Aim A –
Answer these questions about the article on the Goth club scene:
(i) For how many years has Sky Sunberg been a regular on the Goth scene?
(ii) What band is Romell Regulacion part of?
(iii) Which foundations do club-goers use to achieve a deathly pallor?

Excerpt provided –
--- START ---

WHAT happens when it seems all the world is in tune with Britney Spears, the Backstreet Boys and Christina Aguilera and you just don't get it? You could lock yourself in your room, turn off the radio and turn on your computer in search of music you really like, or you could head to the Anti-Club, where the slogan is "anti-Backstreet, anti-'N Sync, anti-Britney and anti-pop c-- that makes us not think."
Not outcasts here, the
Goth group gathers at a club
where they feel they fit in
By Nancy Arcayna
Special to the Star-Bulletin
At the witching hour on a Friday night, about 50 people writhe about in movements suggesting Bela Lugosi-meets-belly dancer, each in his own space, as if staging a choreographed mini performance.
The music is a mix of '80s Bauhaus, Cult, Skinny Puppy and Psychic TV, and '90s industrial by Nine Inch Nails, Marilyn Manson and Pop Will Eat Itself.
"In society, we feel we aren't accepted, but when we come here, we feel like one," says Sky Sunberg, a regular on the Goth scene for five years. "Everyone accepts you and they admire your freakiness. That's why I keep coming back."
The differences extend to the way the club-goers choose to dress. Pale faces, black-dyed hair and black clothes in vinyl, leather or PVC are standard. Chains, collars, restraints, ripped fishnet stockings, combat boots and body piercings complete the look.
Not everyone is in black though. Some adopt a Victorian look with lace bodices and corsets. Others are anti-uniform and aim for the unique.
"Many unfamiliar with 'the look' could be easily intimidated," says Romell Regulacion of the band Razed in Black. "Dressing like everyday is Halloween and having that 'don't talk to me attitude' doesn't help either.
"In Hawaii it's a bit more difficult to pull off the pale look with our sunny skies and it's difficult to pull off the vinyl or rubber thing with our warm weather, but somehow we manage."
Club-goers turn to Morbid and Manic Panic foundations to achieve a deathly pallor. Eyes and lips are accented in purple or black.
The Goths -- short for Gothic, reflecting a dark, medieval sensibility -- see beauty in things that may seem scary, dark and unusual to those with mainstream tastes.

--- END ---

(Spatial reasoning question data)
--- START ---

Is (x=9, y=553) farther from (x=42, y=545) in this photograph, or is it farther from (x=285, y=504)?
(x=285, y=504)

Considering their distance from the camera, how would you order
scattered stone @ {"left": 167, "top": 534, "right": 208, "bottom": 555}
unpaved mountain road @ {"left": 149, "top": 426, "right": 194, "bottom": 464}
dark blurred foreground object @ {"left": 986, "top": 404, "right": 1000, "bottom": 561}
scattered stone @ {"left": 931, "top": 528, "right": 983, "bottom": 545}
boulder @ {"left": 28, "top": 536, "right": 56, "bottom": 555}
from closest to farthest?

--- END ---

Aim B – Extract every line of the records that contains the word "stone", treating uppercase and lowercase as distinct.

Correct response A –
(i) Five years.
(ii) Razed in Black.
(iii) Morbid and Manic Panic foundations.

Correct response B –
scattered stone @ {"left": 167, "top": 534, "right": 208, "bottom": 555}
scattered stone @ {"left": 931, "top": 528, "right": 983, "bottom": 545}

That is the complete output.